Your tl;dr by an ai: a deep reinforced model for abstractive summarization

rubyn00bie · on May 14, 2017

While this is pretty neat; FWIW-- I've always been blown away but the summarization tool built into MacOS. You just select text, hit summarize, and adjust the length. It works wonderfully-- I used it college all the time for annotated bibliographies. To be honest, I've always found it good enough and it's a wildly simple tool (or so it looks) by comparison to using AI.

kccqzy · on May 14, 2017

I agree. But it was pretty much neglected by Apple these days.

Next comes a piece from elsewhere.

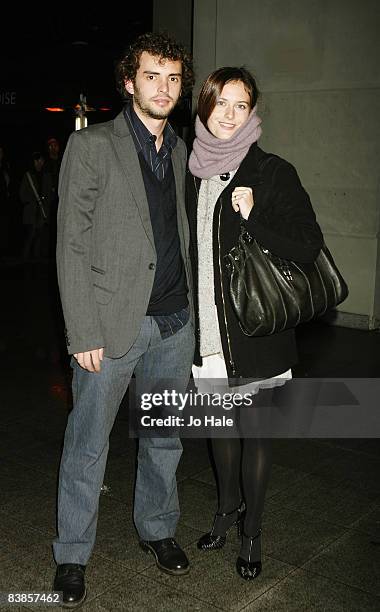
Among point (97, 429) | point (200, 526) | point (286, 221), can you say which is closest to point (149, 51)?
point (286, 221)

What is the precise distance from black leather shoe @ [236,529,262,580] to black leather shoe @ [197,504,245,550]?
0.22 meters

ahussain · on May 14, 2017

wow, I didn't even know it existed, thanks for the comment

alexcnwy · on May 14, 2017

Awesome!

P.s. Richard Socher, one of the authors on the paper taught a great Stanford course 'CS224d: Deep Learning for Natural Language Processing' with videos and notes available here:

http://cs224d.stanford.edu/

lngnmn · on May 14, 2017

According to linguists, there is an inevitable gap between a syntax and semantics, due to the fundamental principle of arbitrariness of phonemes used. To put it simple, any sequence of sounds could be associated with any meaning (given a distinct semantics). Morphemes however, while in some cases could be used as a direct pointers to the meaning, nevertheless require one or even several contexts to be interpreted correctly.

TL;DR - there is no way to get proper semantics without mastering appropriate contexts (domain knowledge) from mere syntax in principle. One would get certain word patterns, but not the corresponding deep structure (the intended meaning). Summarization would be arbitrary.

Try to summarize the sermon on the mount.

skoocda · on May 14, 2017

Some would further argue that learning underlying meaning (which can only derived from context, AKA the pragmatic), is completely impossible without agency. Until these AI systems can grok information relative to some sort of spiritual/ philosophical/ metaphysical "self", they won't be able to make quality judgements.

du_bing · on May 14, 2017

Any open source code for trying? It's wonderful!

phreeza · on May 14, 2017

I have been wondering if it would be good for someone to set up a patreon and develop clean open source implementations of popular/current machine learning papers, and get paid for every model he/she puts out.

EvgeniyZh · on May 14, 2017

...and find out that most authors forgot to mention some critical details :)

nazka · on May 15, 2017

Ya and like the unoptimized solution for WaveNet when DeepMind published it. But hey they published so it's cool!

p1esk · on May 15, 2017

You should ask for your money back.

_delirium · on May 14, 2017

From what they've done so far, I believe Salesforce's business model with MetaMind is to publish papers openly, but expose the code only via paid products/APIs.

mdlap · on May 14, 2017

There is code for some of the related papers, if you just want to play around with something, and something pretty similar at that. Here's one: https://github.com/abisee/pointer-generator

du_bing · on May 14, 2017

thanks!

pouta · on May 14, 2017

If someone can share the other mentioned implementations it would be great!

philtar · on May 14, 2017

Yeah that would be great

projectorlochsa · on May 14, 2017

I don't think reinforcement learning is equivalent over optimizing joint loss.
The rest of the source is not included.